8. The speed control method for unmanned vehicles based on fuzzy control according to claim 7, characterized in that, The weighting coefficients are adaptively adjusted based on the current vehicle speed and the comprehensive risk index, including: Define a set of basic weight coefficients, including basic weights for position deviation, velocity deviation, and control rate of change; Establish a weight adjustment coefficient table, which is indexed by vehicle speed range and comprehensive risk index level; Based on the current real-time vehicle speed and the calculated comprehensive risk index, the weight adjustment coefficient table is consulted to obtain the position weight adjustment factor, speed weight adjustment factor and control rate of change weight adjustment factor.

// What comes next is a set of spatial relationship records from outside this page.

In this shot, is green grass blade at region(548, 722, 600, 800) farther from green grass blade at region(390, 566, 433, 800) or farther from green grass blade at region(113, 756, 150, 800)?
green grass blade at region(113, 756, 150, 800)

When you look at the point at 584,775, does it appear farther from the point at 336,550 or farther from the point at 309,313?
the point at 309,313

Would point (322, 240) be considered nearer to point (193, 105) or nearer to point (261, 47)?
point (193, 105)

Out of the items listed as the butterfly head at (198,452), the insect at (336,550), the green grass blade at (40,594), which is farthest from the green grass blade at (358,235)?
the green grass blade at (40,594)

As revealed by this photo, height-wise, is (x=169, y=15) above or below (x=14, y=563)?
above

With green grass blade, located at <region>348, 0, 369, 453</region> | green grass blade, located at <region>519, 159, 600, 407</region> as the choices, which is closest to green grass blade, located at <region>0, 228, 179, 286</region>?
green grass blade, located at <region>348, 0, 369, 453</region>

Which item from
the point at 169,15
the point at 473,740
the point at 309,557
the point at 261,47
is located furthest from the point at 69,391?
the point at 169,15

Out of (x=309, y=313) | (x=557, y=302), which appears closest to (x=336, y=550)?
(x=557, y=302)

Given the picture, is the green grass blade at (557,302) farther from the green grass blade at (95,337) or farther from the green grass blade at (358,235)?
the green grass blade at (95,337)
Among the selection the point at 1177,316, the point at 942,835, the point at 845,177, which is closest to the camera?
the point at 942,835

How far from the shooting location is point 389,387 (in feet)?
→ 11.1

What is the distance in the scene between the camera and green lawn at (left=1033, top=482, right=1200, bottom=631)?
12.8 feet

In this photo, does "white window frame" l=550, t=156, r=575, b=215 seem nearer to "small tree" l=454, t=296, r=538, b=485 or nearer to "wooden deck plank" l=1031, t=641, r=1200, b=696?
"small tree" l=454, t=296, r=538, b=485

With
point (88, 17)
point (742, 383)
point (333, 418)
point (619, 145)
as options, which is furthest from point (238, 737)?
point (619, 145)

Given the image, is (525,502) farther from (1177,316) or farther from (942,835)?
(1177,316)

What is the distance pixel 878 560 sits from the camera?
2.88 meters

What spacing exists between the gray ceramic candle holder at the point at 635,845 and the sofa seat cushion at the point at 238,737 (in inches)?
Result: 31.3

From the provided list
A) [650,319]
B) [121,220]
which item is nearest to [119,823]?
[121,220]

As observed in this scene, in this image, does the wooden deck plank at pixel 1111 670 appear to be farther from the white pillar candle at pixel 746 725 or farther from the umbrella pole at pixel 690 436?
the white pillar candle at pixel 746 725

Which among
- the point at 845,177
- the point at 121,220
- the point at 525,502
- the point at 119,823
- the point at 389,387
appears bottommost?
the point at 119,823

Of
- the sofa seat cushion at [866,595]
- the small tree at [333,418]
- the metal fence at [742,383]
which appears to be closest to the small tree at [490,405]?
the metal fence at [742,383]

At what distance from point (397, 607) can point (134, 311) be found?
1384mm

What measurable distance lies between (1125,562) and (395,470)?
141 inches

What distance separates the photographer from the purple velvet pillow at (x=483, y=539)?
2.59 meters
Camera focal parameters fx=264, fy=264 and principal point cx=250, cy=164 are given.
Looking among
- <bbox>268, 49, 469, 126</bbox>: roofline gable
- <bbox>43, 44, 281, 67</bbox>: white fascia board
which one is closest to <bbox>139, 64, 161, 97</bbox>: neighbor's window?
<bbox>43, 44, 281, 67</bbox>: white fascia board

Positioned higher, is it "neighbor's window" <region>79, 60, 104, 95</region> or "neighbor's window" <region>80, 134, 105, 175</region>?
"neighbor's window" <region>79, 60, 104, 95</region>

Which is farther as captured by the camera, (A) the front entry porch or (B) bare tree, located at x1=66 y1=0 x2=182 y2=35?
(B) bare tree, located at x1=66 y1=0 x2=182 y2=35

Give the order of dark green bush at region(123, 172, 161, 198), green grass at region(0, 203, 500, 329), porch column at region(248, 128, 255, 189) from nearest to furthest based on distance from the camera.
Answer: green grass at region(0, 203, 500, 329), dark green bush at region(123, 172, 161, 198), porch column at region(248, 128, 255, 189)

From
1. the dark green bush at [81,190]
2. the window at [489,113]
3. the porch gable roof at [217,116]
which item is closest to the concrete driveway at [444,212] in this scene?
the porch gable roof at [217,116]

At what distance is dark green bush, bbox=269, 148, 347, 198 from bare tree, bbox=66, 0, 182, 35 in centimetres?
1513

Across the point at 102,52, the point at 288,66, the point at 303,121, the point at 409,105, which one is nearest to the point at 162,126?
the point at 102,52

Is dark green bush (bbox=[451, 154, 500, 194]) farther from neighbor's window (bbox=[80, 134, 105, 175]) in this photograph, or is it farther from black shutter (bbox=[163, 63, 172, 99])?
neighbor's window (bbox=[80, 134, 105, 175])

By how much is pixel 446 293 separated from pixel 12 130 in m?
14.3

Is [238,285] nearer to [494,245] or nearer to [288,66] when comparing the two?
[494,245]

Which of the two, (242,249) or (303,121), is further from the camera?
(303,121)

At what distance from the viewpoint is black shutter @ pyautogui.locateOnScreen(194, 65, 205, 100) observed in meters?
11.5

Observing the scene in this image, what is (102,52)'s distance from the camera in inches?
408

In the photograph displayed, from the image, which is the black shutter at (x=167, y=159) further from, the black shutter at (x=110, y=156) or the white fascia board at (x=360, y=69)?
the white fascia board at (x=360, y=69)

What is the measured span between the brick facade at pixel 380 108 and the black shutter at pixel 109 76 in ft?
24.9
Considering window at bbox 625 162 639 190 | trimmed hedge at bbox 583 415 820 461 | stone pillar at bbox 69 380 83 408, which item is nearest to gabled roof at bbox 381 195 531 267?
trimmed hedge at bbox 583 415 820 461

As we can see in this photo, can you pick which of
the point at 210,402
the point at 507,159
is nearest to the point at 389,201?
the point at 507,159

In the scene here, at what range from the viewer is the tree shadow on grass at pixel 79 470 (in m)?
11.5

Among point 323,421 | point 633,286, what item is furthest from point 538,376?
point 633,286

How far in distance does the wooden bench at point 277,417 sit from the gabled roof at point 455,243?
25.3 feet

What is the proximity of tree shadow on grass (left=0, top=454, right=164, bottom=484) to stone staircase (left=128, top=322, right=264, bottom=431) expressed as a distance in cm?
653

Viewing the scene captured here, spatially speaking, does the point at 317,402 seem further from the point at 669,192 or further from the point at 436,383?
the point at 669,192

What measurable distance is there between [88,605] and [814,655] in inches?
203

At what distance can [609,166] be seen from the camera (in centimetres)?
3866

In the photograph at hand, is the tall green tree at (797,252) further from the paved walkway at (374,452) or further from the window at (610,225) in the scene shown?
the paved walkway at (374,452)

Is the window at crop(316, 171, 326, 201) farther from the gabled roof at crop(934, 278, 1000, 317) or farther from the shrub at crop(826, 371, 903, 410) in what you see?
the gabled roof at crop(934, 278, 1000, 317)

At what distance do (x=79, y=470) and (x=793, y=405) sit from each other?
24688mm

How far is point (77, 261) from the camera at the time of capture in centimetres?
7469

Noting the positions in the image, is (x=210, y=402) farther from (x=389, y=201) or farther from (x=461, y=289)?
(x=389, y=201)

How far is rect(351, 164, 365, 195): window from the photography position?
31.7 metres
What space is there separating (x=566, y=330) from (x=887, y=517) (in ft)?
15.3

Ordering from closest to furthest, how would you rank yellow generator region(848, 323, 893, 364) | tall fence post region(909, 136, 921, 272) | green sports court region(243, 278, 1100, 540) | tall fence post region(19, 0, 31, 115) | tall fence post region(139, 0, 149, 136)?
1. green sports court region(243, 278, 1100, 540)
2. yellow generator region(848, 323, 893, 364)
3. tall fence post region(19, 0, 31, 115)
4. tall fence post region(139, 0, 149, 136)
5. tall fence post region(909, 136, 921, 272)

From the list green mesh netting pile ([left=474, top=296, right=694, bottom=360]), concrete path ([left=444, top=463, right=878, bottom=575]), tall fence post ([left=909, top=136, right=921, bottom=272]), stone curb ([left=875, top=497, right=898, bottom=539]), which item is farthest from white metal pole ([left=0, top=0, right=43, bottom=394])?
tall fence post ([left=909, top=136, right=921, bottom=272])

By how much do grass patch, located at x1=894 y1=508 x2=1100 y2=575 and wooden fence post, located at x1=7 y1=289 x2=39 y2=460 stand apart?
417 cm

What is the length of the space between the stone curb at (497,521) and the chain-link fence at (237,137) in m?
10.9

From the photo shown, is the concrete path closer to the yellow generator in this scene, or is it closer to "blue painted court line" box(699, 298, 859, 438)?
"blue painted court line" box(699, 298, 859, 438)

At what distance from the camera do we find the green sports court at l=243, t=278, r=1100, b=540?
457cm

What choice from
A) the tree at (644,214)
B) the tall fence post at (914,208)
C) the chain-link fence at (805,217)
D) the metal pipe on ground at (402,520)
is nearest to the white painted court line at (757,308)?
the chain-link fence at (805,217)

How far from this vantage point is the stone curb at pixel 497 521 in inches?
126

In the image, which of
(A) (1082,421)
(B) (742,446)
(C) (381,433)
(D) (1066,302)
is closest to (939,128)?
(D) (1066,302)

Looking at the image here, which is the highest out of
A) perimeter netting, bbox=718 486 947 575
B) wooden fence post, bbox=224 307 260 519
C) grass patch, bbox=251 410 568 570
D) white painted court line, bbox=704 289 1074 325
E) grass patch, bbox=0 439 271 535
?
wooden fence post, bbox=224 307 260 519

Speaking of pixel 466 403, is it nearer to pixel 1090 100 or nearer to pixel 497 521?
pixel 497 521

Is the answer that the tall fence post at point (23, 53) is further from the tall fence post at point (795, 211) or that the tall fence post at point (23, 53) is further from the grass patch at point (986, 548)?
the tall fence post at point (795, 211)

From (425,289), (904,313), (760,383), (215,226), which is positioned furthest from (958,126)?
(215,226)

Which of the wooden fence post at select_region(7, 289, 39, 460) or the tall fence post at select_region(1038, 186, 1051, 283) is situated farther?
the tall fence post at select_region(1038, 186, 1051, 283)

Multiply the base weight of the position deviation by the position weight adjustment factor to obtain the final applied position deviation weight coefficient; Multiply the speed deviation base weight by the speed weight adjustment factor to obtain the final applied speed deviation weight coefficient; Multiply the basic weight of the control change rate by the control change rate weight adjustment factor to obtain the final applied control change rate weight coefficient.
9. The speed control method for unmanned vehicles based on fuzzy control according to claim 1, characterized in that, The method also includes an online fine-tuning step for fuzzy rules based on historical control data: Record the input of the comprehensive risk index, the output of the expected acceleration adjustment amount, and the final actual acceleration response and following stability evaluation of the vehicle in each control cycle; When the actual following distance is below the comfort threshold for an extended period or the rate of change of acceleration exceeds the smoothness threshold, the current control effect is deemed unsatisfactory. For the fuzzy set where the comprehensive risk index is located when the control effect is not ideal, the conclusion part of the corresponding fuzzy inference rule in the fuzzy controller is slightly modified. The direction of the correction is to make the desired acceleration adjustment in the output more smooth or conservative, and the magnitude of the correction is positively correlated with the duration of the non-ideal degree. The revised fuzzy rules are updated in the rule base of the fuzzy controller for subsequent control decisions.
10. A speed control system for an unmanned vehicle based on fuzzy control, comprising a memory, a processor, and a computer program stored in the memory and running on the processor, characterized in that, When the processor executes the computer program, it implements the steps of the speed control method for unmanned vehicles based on fuzzy control as described in any one of claims 1 to 9.